Mechanism for Control of Synthesis of Semliki Forest Virus 26S and 42S RNA

Abstract

When cells infected with the Semliki Forest virus (SFV) mutant ts -4 were shifted to the nonpermissive temperature, synthesis of 26S RNA ceased, whereas synthesis of 42S RNA continued normally. These two single-stranded SFV RNAs are synthesized in two types of replicative intermediate (RI), 26S RNA in RI b and 42S RNA in RI a . Cessation of 26S RNA synthesis after shift up in temperature was accompanied by loss of RI b . When infected cells were shifted back down to 27°C, 26S RNA synthesis resumed, coincident with the reappearance of RI b . In both types of RI, the 42S minus-strand RNA is template for synthesis of plus-strand RNA. In pulse-chase experiments, we obtained RIs labeled only in their minus-strand RNA, and thus could follow the fate of RIs assembled at 27°C when they were shifted to 39°C. Our results show that, after shift up to 39°C, there was a quantitative conversion of RIs in which 26S RNA had been synthesized to RIs in which 42S RNA was synthesized. This conversion of RI b to RI a was reversible, since RIs in which 26S RNA was synthesized reappeared when the infected cultures were shifted back down to 27°C. We propose that, associated with RI b , in which 26S RNA is synthesized, there is a virus-specific protein that functions to promote initiation of 26S RNA transcription at an internal site on the 42S minus-strand RNA and to block transcription on the minus strand in this region by the SFV RNA polymerase that had bound and was copying the minus-strand RNA from its 3′ end.
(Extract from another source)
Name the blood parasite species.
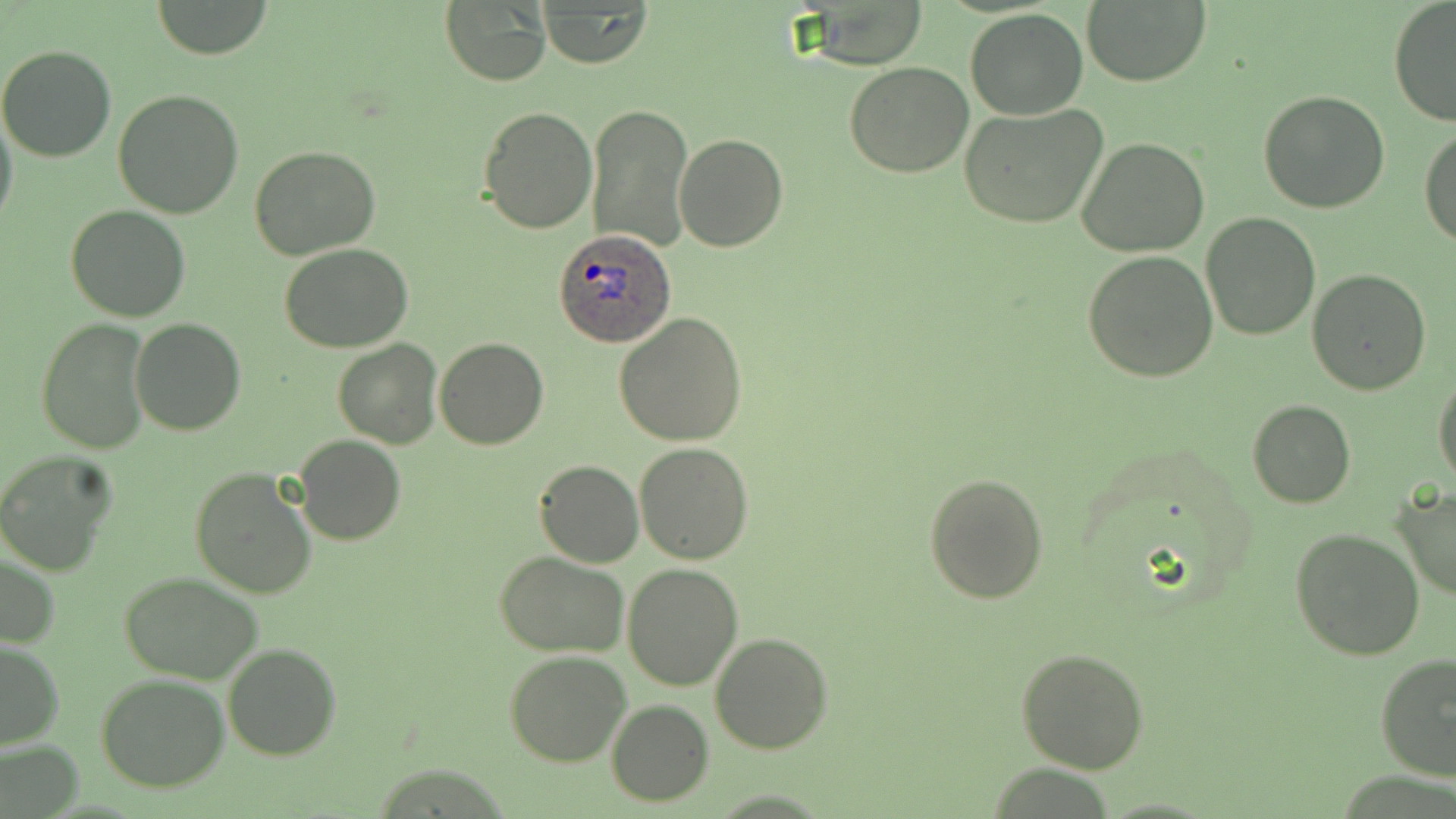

A ribonuclease-sensitive region would thus result in the sequence adjacent to the one that was complementary to 26S RNA. This virus-specific protein is not a component of the SFV RNA polymerase that continues to transcribe 42S RNA, and it is temperature sensitive in ts -4 mutant-infected cells. When this virus-specific protein is not present on RIs, the SFV polymerase transcribes the whole 42S minus-strand RNA and yields 42S plus-strand RNA.